When Papama Mateza completed high school in 2009 he planned to become a lawyer. Instead, a job opportunity at a local non-profit organisation, Sikhula Sonke Early Childhood Development, introduced him to the world of early learning and he has become a passionate advocate for children.
“I’ve always had a soft spot for kids but never thought I’d be directly involved in working with them. I wanted to become an attorney. In my culture, it is traditionally women who take care of children.”
Papama initially trained as a playgroup facilitator: “Not having a background in ECD was quite difficult, but I enjoyed it. We work with vulnerable children, many of whom – like me – don’t have a father. I found being a positive influence in their lives very rewarding.”
“I realised how important it is for young children to have the chance to grow and learn, regardless of whether or not they are privileged.”
Papama thrived in his job. Today he is Sikhula Sonke’s Monitoring and Evaluation Officer, overseeing early learning programmes and more than 350 children. He is also an accredited ELOM assessor and trainer.
Why become an ELOM assessor?
Papama’s employer encouraged him and two colleagues to train as ELOM assessors, for several reasons: it gave them effective tools to assess Sikhula Sonke’s programmes; it created a new revenue stream for the organisation, and it allowed them to earn additional income.

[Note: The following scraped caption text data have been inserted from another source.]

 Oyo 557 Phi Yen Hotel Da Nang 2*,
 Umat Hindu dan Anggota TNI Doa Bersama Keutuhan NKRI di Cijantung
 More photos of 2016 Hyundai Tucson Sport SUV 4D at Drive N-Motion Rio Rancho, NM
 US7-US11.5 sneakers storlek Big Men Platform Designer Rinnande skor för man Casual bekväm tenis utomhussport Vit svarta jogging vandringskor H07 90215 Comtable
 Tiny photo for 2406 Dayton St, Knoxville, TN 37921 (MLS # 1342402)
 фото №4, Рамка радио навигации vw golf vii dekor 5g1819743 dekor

“When we do ELOM assessments, Sikhula Sonke is paid for our time and the assessors receive a percentage, on top of our salaries. You can earn good money as an assessor, especially with the projects that take a month or more.”
Learning to use the ELOM tools
Papama is trained to use ELOM’s 4 & 5 Years Assessment Tool and the Social Emotional Rating Scale in English and isiXhosa. He has been rated as one of the top assessors in the Western Cape and South Africa.

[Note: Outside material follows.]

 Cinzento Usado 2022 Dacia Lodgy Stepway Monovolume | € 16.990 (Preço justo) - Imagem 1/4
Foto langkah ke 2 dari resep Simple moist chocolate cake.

“If you are used to working with children, learning to use the ELOM tools is easy; most people pick it up quickly. After a day of theory, you spend the rest of the week working with kids. It’s practical and fun.”
ELOM has taken Papama across the Western Cape, rural Eastern Cape, and even Johannesburg. “I have assessed organisations like Lunch Box, SAEP, FCW and WordWorks. I was also involved in the Thrive by Five Index 2021 assessment of over 5,100 children across South Africa.
Qualities of a good ELOM assessor
Papama believes a good ELOM assessor needs to have a passion for working with children and basic tech skills to work the tablet. “Using the tools calmly and respectfully allows the child to feel comfortable and free to be themselves.”
“I would encourage anyone who loves working with children and has a background in ECD to become an ELOM assessor. When you use the tools regularly they are easy to master.”
Making an impact
Papama is proud that the data ELOM gathers is being used to help close the gap between privileged children and those from disadvantaged communities. “ELOM is helping children get on a more equal level.”
He has seen the immediate benefit of ELOM first-hand. “We used the tools in March 2017 to assess Sikhula Sonke’s programmes. We could see some gaps and used these insights to strengthen the programme. There was a measurable improvement by October when we did the follow-up assessment.
“This work changes lives. We work with some of Cape Town’s most vulnerable, children whose parents don’t have the resources to pay for early learning. Every year around 100 to 150 of our children enter Grade R. When we do follow-ups at their schools we can see that our graduates are doing very well.”
Papama believes investing in early learning is an investment in the future. “Raising better citizens begins at a very young age. The children of today are the ones who will make the decisions and lead the country. If we give them a solid foundation from an early age we will build a better South Africa.”